The answer simply is for those who want it to pay for it. Imagine even a turnstile either side charging £2 to cross the bridge. Why not? The motorists paid for their part.

Meanwhile, the issue is a bunch of activists willing to risk the lives of people, by walking on a motorway, which will give others the idea that walking on motorways is fine. What parents take their kids on a protest march on a motorway?

The Police set a bad precedent by letting a Hikoi cross the bridge illegally some years ago, so refusing it this time will look like "you can get away with breaking the road code if you're a Maori led group".

Where else might they demand "a right" to travel? Through Rimutaka tunnel? Through the Terrace Tunnel? Through Lyttelton Tunnel? It's a nonsense. Pay for a walkway, or use the bus or ferry.

7 comments:

jarbury said...

As much as a protest against not having walking/cycling lanes across the Harbour Bridge, this is a protest against NZTA not scheduling a proper celebration of the harbour bridge's 50th anniversary by opening it up for people to walk across.

It's just a Sunday morning when the bridge is dead quiet anyway. Closing off two lanes would do no harm at all. Come on Libertyscott, I'll see you there!

Clarke said...

You said:

"The construction of Auckland Harbour Bridge was funded through tolls on motorists and its ongoing maintenance is funded through fuel taxes and road user charges on motorists. Auckland ratepayers pay nothing. Pedestrians and cyclists pay nothing. There is no "right" to use something you don't pay for, and which creates hazards for those who do."

Actually this is only partly true. The bridge is part of SH1 so its maintenance is funded in the same way as the rest of the roading network. According to the Ministry of Transport "Surface Transport Costs and Charges" study from 2005, motorists only pay 68% of their direct costs for the network - the remainder comes out of general taxation. This means that pedestrians and cyclists are indeed paying for the Auckland Harbour Bridge, albeit indirectly.

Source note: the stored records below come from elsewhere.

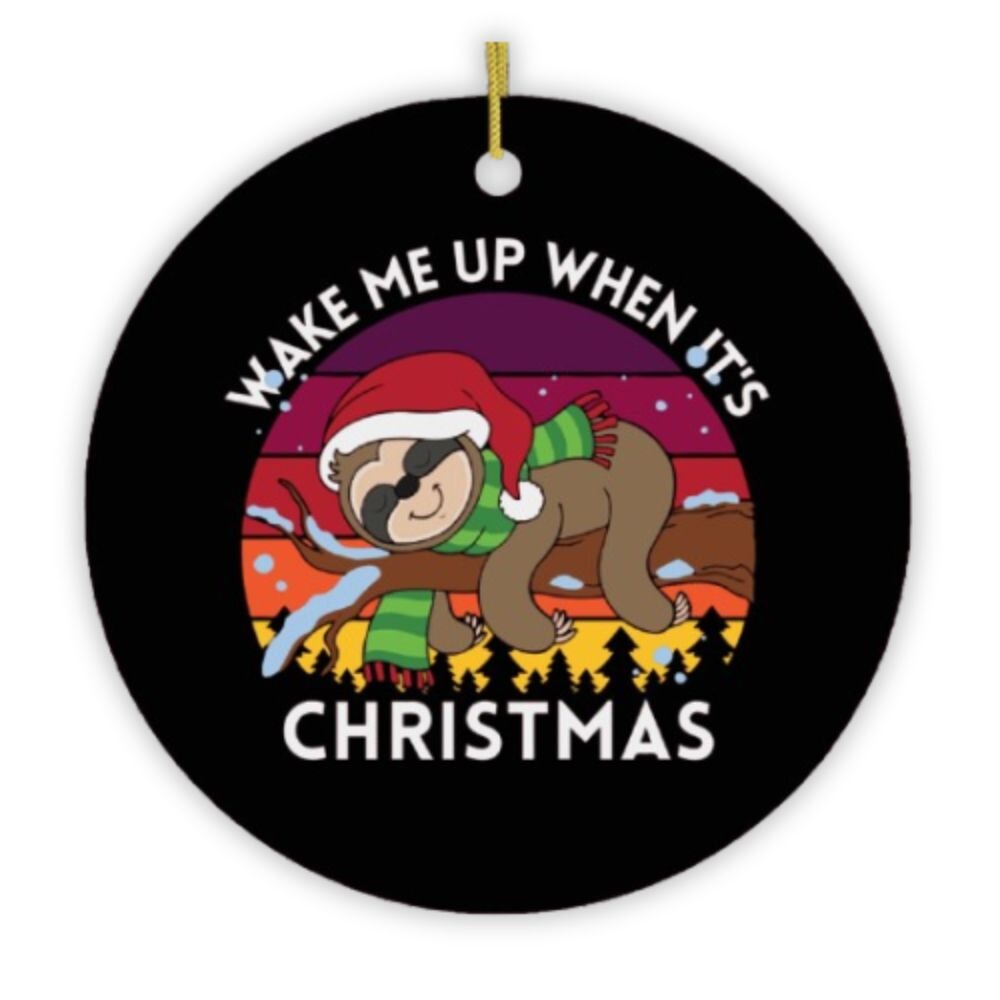 Wake Me Up When It's Christmas Sloth Ornament Ceramic Ornament OrnamentallyYou 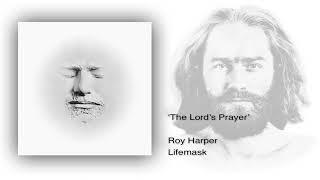 Roy Harper - The Lord's Prayer (Remastered)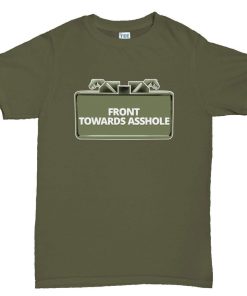 Front Toward Asshole T shirt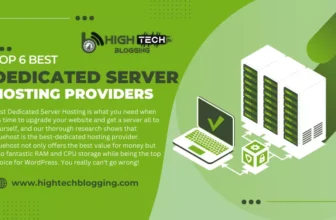 Best Dedicated Server Hosting Providers - HighTechBlogging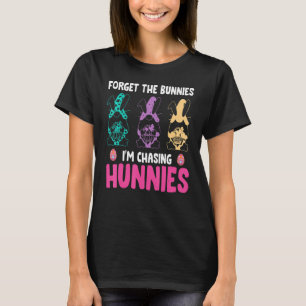 T-shirt Oubliez les lapins que je pourchasse les Hunnies G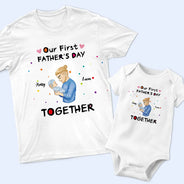 Our First Father's Day Together - Personalized Combo T Shirt And Baby Onesie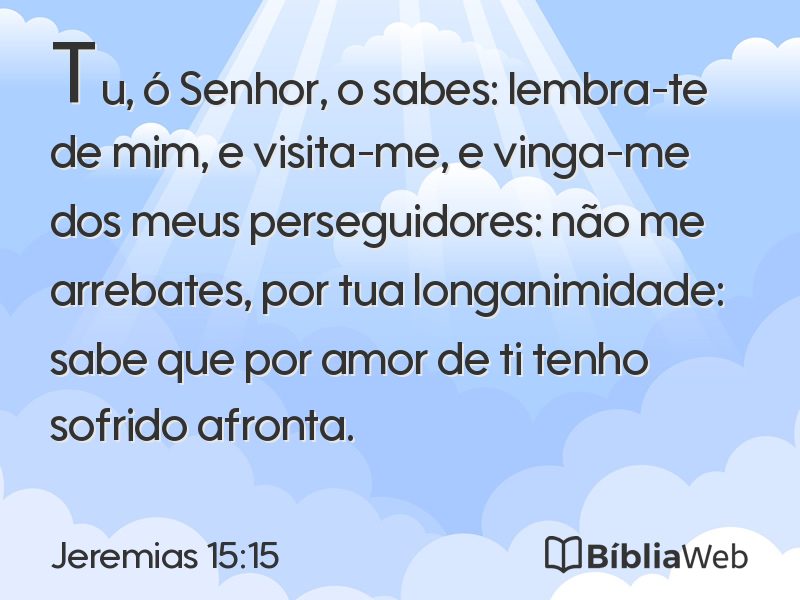 Jeremias 15:15 em imagem para compartilhar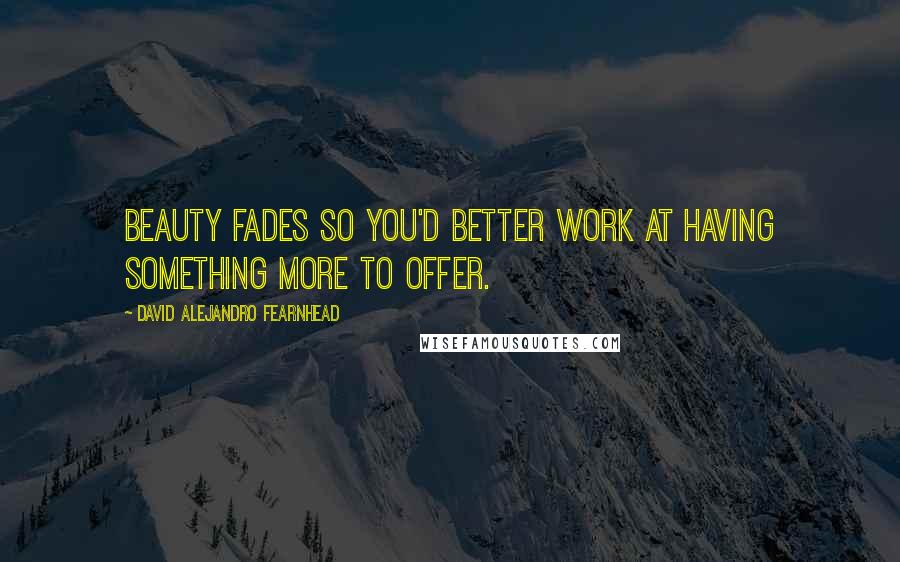 David Alejandro Fearnhead Quotes: Beauty fades so you'd better work at having something more to offer.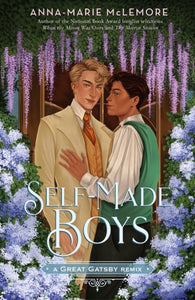 Self-Made Boys: A Great Gatsby Remix by Anna-Marie McLemore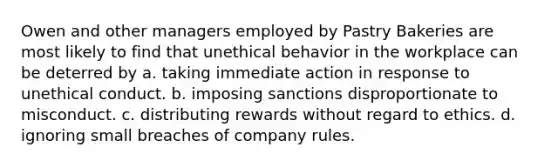 Owen and other managers employed by Pastry Bakeries are most likely to find that unethical behavior in the workplace can be deterred by a. taking immediate action in response to unethical conduct. b. imposing sanctions disproportionate to misconduct. c. distributing rewards without regard to ethics. d. ignoring small breaches of company rules.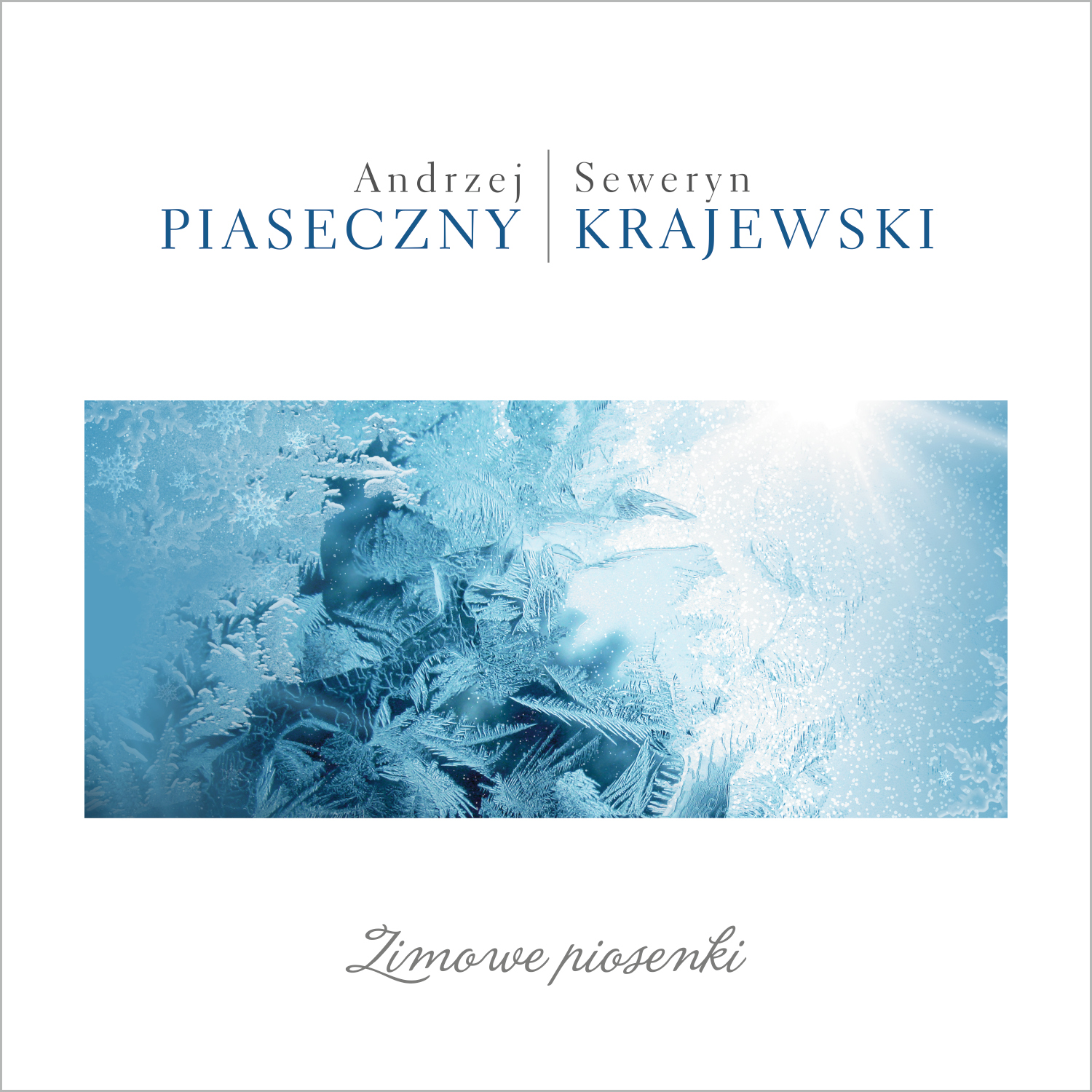 Andrzej Piaseczny i Seweryn Krajewski –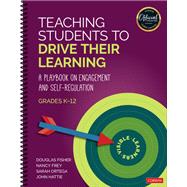 Teaching Students to Drive Their Learning by Douglas Fisher; Nancy Frey; Sarah Ortega; John Hattie, 9781071918951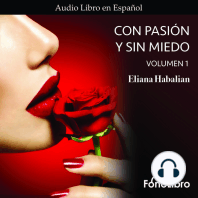 Con Pasion y sin Miedo Volumen 1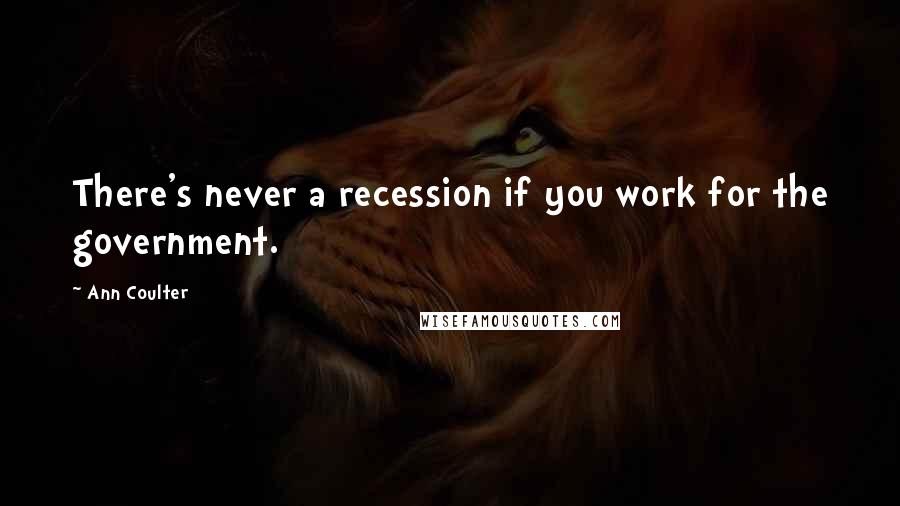 Ann Coulter Quotes: There's never a recession if you work for the government.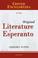 Cover of: Concise encyclopedia of the original literature of Esperanto, 1887-2007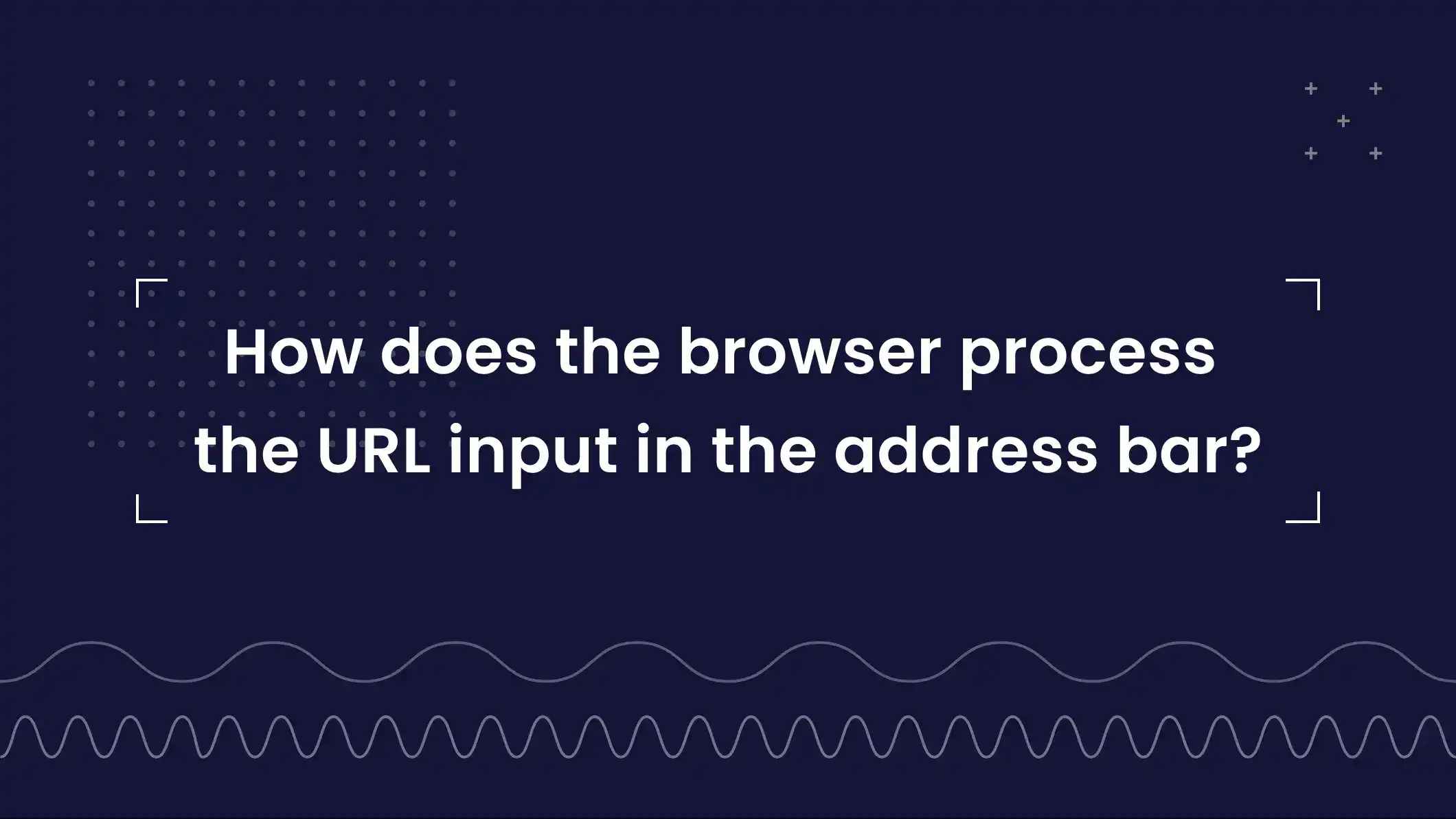 How does the browser process the URL input in the address bar?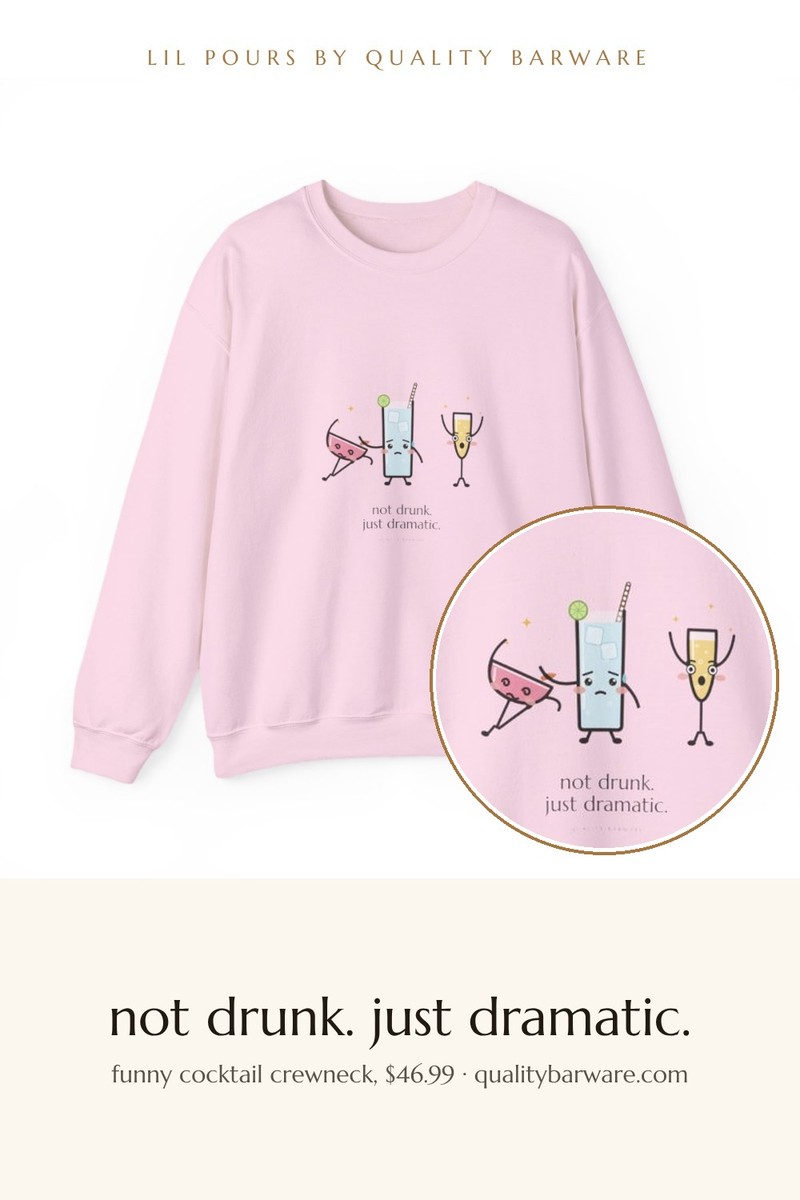 Funny drinking sweatshirt, not drunk just dramatic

Working from the principle of "no taxation without representation", it appears completely fair that NZTA open the lanes for a few hours.

The updated STCC study info can be found here: http://transport.govt.nz/understanding-transport-costs-and-charges-utcc/

Sally said...

Cyclist better watch out; government is always looking at ways to tax the life blood out of its people.

Before you know it, they will require that all bicycles be registered. There will be laws put in place for the police to collect fines because the owner does not have a warrant of fitness with the registration.

May sound far fetched but look at where we are with the nonsense of the destructive carbon taxes!

libertyscott said...

Jarbury: There are serious reasons why walking on the bridge before it is strengthened to allow it is immensely destructive. It is about resonance. Also, since when is it ok to break road rules, when you're a cyclist?

Clarke: The full cost of state highway maintenance is recovered from road users, you're taking one fact - around total costs and extrapolating nonsense. No general taxation pays to maintain any state highways.

Sally: Indeed it is a risk

Clarke said...

I phrased my point badly. The STCC study took into account all the costs of building and running the roading network, and when looked at holistically car drivers are only stumping up 68%. In effect there is a significant cross-subsidy from non-drivers to drivers.

This means that non-drivers should be entitled to a seat at the table when it comes to the expenditure.

Samuel said...

"There are serious reasons why walking on the bridge before it is strengthened to allow it is immensely destructive. It is about resonance."

I'm pretty sure you only get resonance when people are marching across in lockstep, not walking normally. The Harbour Bridge carries thousands of vehicles a day, so since nobody's proposing to march an army across it, you can probably rest easy on this.

jarbury said...

Oh dear it was just so dangerous today. All the little kids were in such enormous danger.

OK I'll turn off sarcasm - damn that was fun! You'll regret not being there Liberty!